Speaker relents and signs language bill
Journal Staff Report

KIEV, July 31 – Parliamentary Speaker Volodymyr Lytvyn, ending his almost one-month-long resistance, on Tuesday signed a controversial bill aimed at elevating the status of the Russian language in Ukraine.

The move opens way for the bill to reach the office of President Viktor Yanukovych, who is now expected within the next two weeks to sign it into law.

“If all proposals from the speaker are rejected, then he is obliged to immediately sign the bill,” Lytvyn said Tuesday shortly before signing the bill. “Obviously, this is what’s going to happen.”

Lytvyn’s turnaround comes a day after a senior Regions Party official publicly warned him about criminal prosecution for not signing the bill.

The ruling Regions Party sees the bill as a crucial part of its election campaign ahead of the October 28 parliamentary vote, capable of energizing its Russian-speaking supporters in eastern and southern regions.

But the bill is vehemently criticized by opposition groups for potentially splitting the country based on language preferences, weakening its sovereignty. It is also feared to reduce the importance of the Ukrainian language, which had already suffered from the more than 300-year dominance of Moscow in the region.

The legislation would almost automatically make the Russian language the second state language in Crimea, Donetsk, Luhansk, Kharkiv, Odessa, Mykolayiv, Kherson, Chernihiv and some other Ukrainian regions.

This would effectively allow using Russian, not Ukrainian, in official documentation by local governments, courts and schools.

Batkivshchyna, the largest opposition party, said it will work to revoke the legislation once it returns to power. The party criticized the bill for an extremely controversial way of its approval on July 3, violating Parliament’s own rules and regulations.

> **Data excerpt**:
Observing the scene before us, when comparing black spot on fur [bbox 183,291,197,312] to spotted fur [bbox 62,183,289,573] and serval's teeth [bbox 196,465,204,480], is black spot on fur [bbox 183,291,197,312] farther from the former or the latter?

> **Problems to solve**:
(1) From the language bill article, reproduce the text starting with "KIEV, July 31" and going on through "it into law.".
(2) Answer these from the language bill article:
(a) On what day of the week did Lytvyn sign the bill?
(b) On what date is the parliamentary vote scheduled?
(c) Which party is described as the largest opposition party?
(3) The language bill article names the places where the legislation would almost automatically make Russian the second state language. List every one of them.

> **Replies**:
(1)
KIEV, July 31 – Parliamentary Speaker Volodymyr Lytvyn, ending his almost one-month-long resistance, on Tuesday signed a controversial bill aimed at elevating the status of the Russian language in Ukraine.

The move opens way for the bill to reach the office of President Viktor Yanukovych, who is now expected within the next two weeks to sign it into law.

(2)
(a) Tuesday
(b) October 28
(c) Batkivshchyna

(3)
Crimea
Donetsk
Luhansk
Kharkiv
Odessa
Mykolayiv
Kherson
Chernihiv